Brome listened to this with great interest, for it seemed to him to have a lot to do with what he wanted to say to this first senior mole of Duncton he had met. But first he had to decide if he could trust Mekkins.
“Tell me, Mekkins,” he said quietly, “what do you know of the Stone?”
Brome noticed that Mekkins’ manner changed. It became more personal, less weighted by the many considerations a leader has, even if only of part of a system like Marsh End.
“Do you mean the Stone generally?” asked Mekkins, looking around in a quiet way, “Or the Duncton Stone in particular?”
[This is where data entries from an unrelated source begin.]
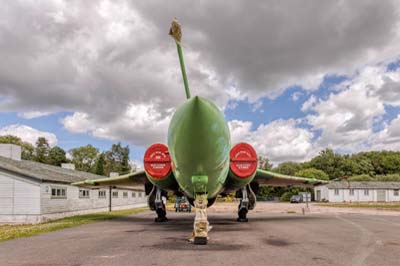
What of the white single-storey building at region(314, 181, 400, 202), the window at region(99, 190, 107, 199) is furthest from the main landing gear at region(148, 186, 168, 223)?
the white single-storey building at region(314, 181, 400, 202)

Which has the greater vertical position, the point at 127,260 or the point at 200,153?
the point at 200,153

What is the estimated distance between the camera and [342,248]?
342 inches

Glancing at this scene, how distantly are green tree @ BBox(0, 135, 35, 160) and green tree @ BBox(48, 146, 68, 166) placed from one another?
4685mm

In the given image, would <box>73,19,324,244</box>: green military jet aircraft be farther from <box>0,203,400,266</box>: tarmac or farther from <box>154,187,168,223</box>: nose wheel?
<box>154,187,168,223</box>: nose wheel

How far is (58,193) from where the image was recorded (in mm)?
22281

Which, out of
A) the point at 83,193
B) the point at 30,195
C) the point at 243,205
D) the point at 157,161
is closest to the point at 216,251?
the point at 157,161

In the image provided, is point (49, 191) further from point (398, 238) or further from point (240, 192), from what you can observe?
point (398, 238)

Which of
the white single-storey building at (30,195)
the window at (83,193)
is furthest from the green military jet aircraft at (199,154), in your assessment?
the window at (83,193)

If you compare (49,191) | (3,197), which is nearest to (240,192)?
(49,191)

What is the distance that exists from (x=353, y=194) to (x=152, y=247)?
56.0m

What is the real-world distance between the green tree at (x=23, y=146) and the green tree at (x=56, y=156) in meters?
4.69

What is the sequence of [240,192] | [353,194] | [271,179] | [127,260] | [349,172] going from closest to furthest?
[127,260] → [240,192] → [271,179] → [353,194] → [349,172]

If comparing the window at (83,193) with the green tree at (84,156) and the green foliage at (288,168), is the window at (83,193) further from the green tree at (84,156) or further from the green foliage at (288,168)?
the green foliage at (288,168)

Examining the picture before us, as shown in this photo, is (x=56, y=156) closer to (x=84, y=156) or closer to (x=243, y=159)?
(x=84, y=156)
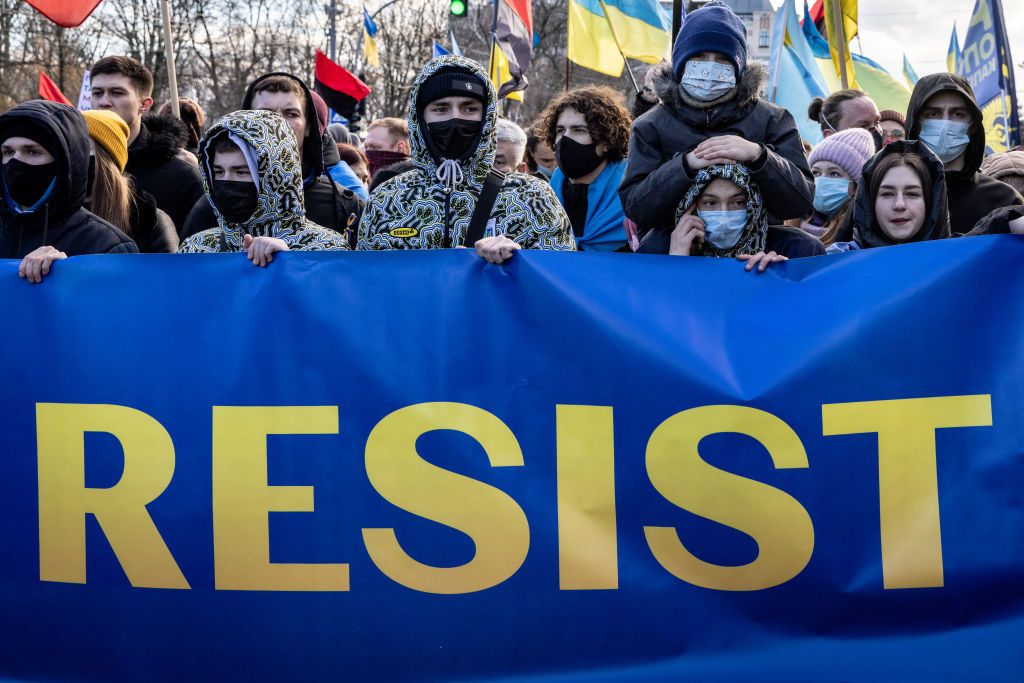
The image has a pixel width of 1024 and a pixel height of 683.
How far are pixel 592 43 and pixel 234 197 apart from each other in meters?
6.13

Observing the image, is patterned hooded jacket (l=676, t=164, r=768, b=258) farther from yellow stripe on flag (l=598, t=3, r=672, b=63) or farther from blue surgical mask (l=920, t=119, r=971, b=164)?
yellow stripe on flag (l=598, t=3, r=672, b=63)

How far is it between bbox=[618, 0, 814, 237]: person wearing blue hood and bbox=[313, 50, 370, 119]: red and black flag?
602 cm

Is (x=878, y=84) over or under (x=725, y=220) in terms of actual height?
over

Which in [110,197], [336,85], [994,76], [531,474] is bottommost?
[531,474]

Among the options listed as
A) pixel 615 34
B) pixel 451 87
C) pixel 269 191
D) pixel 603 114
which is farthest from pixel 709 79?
pixel 615 34

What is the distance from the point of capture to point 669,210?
12.5 ft

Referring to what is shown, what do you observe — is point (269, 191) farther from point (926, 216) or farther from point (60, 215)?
point (926, 216)

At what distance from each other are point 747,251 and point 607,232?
4.55ft

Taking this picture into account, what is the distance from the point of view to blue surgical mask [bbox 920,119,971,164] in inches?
187

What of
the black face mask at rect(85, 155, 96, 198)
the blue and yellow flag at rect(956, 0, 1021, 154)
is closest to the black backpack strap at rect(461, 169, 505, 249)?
the black face mask at rect(85, 155, 96, 198)

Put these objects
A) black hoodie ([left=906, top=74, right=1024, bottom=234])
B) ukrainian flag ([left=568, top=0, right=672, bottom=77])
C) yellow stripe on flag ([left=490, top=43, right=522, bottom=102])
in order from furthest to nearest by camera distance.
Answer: ukrainian flag ([left=568, top=0, right=672, bottom=77]), yellow stripe on flag ([left=490, top=43, right=522, bottom=102]), black hoodie ([left=906, top=74, right=1024, bottom=234])

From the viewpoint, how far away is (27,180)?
3885mm

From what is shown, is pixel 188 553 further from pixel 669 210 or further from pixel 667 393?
pixel 669 210

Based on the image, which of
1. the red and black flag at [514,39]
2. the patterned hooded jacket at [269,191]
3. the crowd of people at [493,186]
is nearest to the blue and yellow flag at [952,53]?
the red and black flag at [514,39]
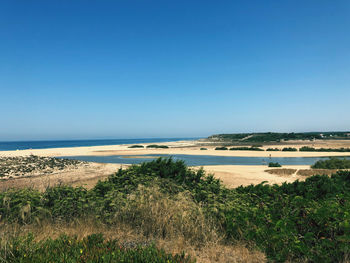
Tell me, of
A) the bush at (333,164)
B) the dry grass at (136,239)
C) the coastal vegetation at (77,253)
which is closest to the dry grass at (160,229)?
the dry grass at (136,239)

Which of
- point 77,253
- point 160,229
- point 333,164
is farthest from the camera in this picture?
point 333,164

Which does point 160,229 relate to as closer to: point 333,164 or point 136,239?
point 136,239

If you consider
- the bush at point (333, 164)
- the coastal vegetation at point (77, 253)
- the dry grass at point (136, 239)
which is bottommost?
the bush at point (333, 164)

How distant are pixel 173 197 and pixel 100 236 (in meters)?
2.19

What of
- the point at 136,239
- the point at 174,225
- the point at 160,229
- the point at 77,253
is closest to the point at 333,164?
the point at 174,225

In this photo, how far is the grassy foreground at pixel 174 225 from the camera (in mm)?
3594

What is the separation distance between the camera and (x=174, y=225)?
493 centimetres

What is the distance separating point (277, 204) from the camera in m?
5.46

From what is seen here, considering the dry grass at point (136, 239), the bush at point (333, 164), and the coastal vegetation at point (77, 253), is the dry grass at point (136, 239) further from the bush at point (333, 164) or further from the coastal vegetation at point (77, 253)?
the bush at point (333, 164)

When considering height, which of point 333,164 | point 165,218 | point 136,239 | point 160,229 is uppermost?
point 165,218

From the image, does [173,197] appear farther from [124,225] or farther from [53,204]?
[53,204]

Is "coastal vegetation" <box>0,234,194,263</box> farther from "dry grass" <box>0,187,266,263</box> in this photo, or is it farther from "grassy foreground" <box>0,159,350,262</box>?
"dry grass" <box>0,187,266,263</box>

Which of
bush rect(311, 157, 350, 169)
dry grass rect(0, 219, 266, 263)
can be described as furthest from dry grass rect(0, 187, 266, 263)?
bush rect(311, 157, 350, 169)

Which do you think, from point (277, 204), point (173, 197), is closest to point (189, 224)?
point (173, 197)
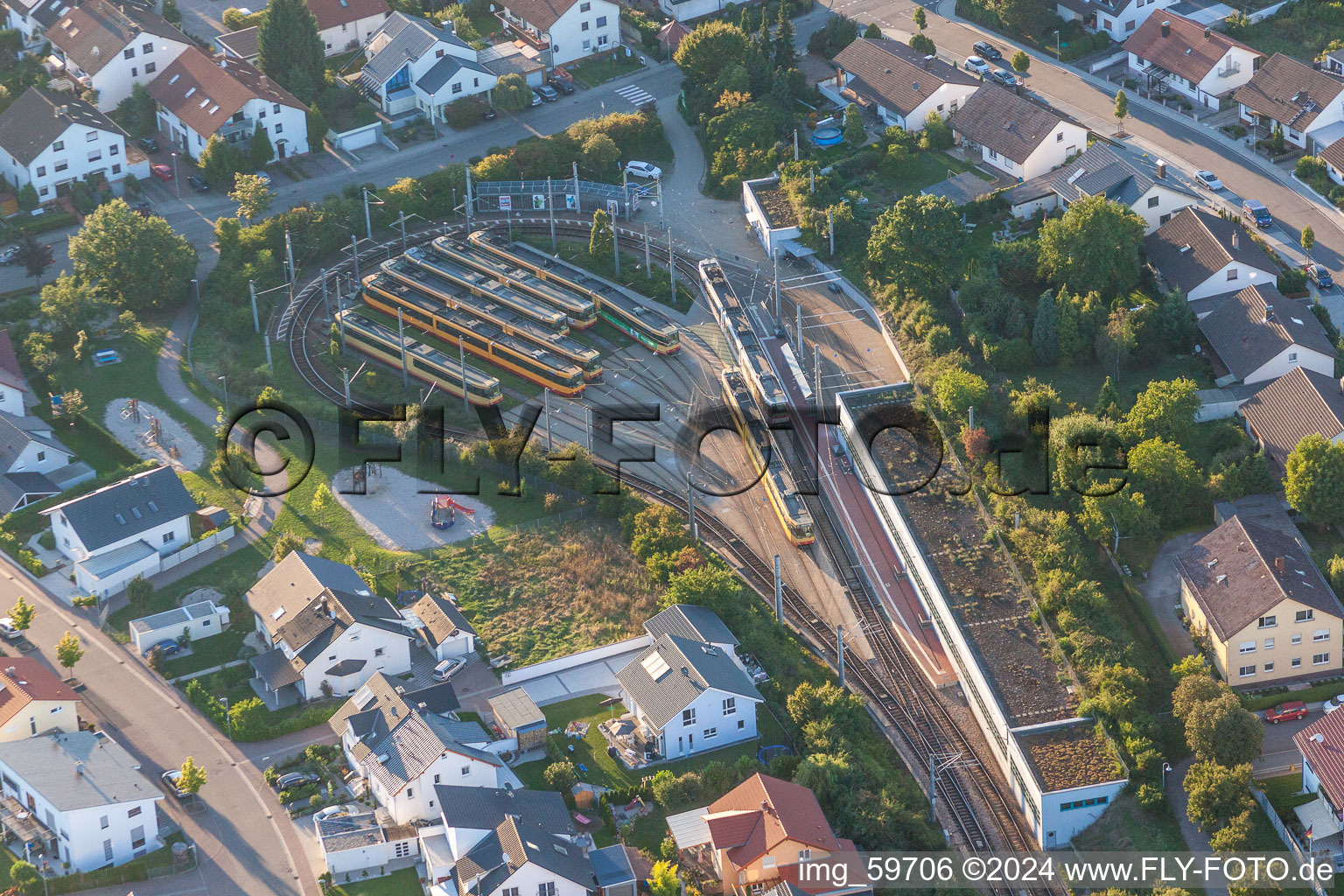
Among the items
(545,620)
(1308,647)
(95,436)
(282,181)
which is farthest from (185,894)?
(282,181)

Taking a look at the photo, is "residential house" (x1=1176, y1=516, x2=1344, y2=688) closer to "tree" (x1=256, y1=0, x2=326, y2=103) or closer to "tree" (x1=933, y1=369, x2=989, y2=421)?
"tree" (x1=933, y1=369, x2=989, y2=421)

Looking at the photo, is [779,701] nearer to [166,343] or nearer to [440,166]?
[166,343]

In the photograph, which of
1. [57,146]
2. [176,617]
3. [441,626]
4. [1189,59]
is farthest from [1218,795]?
[57,146]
“Is there a difference?” asked Brome.
Mekkins hesitated. He had never talked about the Stone to another mole in his life, not even since he had gone to it for Rebecca’s sake and it had answered his prayers. Since then he had been in deep awe of it and hesitated now to talk to another mole who might not understand his words. Finally he said: “The Duncton Stone has great power and may still be the true heart of our system, as it once was the heart in reality – when moles lived only on top of the hill. We’ve been cut off from it, though, by the likes of Mandrake and Rune, who I’ve told you about.” Then he added in a rush: “If you want to know what I think, the Stone is the most important thing Duncton’s got.”
Brome nodded. He looked pleased by this reply but said nothing. For a moment it was his turn to hesitate, but then he settled down farther onto his paws with the air of a mole who, after a very long time keeping something to himself, has decided that the moment has come to tell it all. He trusted Mekkins.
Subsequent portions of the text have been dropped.